Abednego Andito dan Angelina Andita punya kebiasaan rutin sebelum mengawali aktivitas hariannya. Murid SD di Jakarta ini selalu melahap koran anak yang sudah sampai di rumah mereka pada pukul 6 pagi. “Mereka membacanya sebelum berangkat sekolah,” ungkap sang ayah, A. Krisnawan, konsultan di Kantor Akuntan Publik A. Krisnawan dan Rekan.

Demikian pula Muhammad Baihaqi.
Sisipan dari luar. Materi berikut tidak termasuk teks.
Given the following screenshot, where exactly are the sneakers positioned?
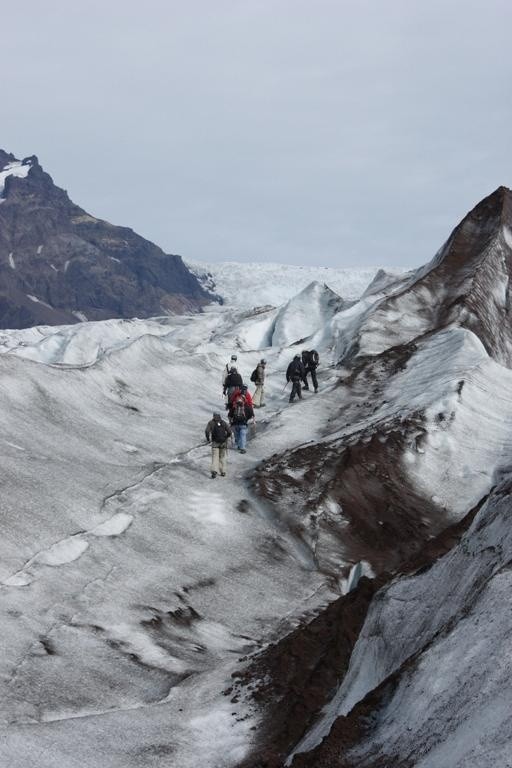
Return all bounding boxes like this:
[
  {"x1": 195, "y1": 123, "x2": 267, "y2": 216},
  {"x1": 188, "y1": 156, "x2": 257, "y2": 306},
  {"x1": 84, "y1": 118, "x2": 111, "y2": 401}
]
[
  {"x1": 253, "y1": 403, "x2": 266, "y2": 408},
  {"x1": 302, "y1": 385, "x2": 319, "y2": 393},
  {"x1": 238, "y1": 446, "x2": 246, "y2": 454},
  {"x1": 289, "y1": 397, "x2": 305, "y2": 403}
]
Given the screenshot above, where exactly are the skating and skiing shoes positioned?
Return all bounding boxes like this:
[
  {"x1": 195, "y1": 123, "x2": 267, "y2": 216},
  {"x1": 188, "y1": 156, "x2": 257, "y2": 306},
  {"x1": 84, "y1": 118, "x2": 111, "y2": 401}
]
[{"x1": 212, "y1": 471, "x2": 225, "y2": 478}]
Murid kelas 6 SD ini juga rajin membaca koran anak, termasuk kakaknya yang sudah kelas 3 SMP. Diakui Sofwan Hidayat, sang ayah, pihaknya memutuskan berlangganan koran anak karena tema-temanya aktual dan sarat pengetahuan umum. “Malah kalau sepupu-sepupu anak saya datang, koran anak itu jadi rebutan,” kata Sofwan, karyawan Badan Pengkajian dan Penerapan Teknologi.

Sejak pertengahan tahun lalu, media anak di Indonesia diramaikan oleh kehadiran Berita Anak Indonesia -- disingkat Berani -- yang tercatat sebagai koran anak pertama di Indonesia. Menurut sang pencetus, Henny Rahayu Witdarmono, Berani dibesut karena keprihatinannya terhadap minat baca anak Indonesia yang menurut Programme for International Student Assessment 2003, dari 40 negara yang diteliti, kemampuan membaca anak-anak Indonesia usia 9-14 tahun berada pada urutan terakhir. “Artinya, daya baca kita sangat rendah,” ungkap Henny yang bertindak sebagai pemimpin perusahaan.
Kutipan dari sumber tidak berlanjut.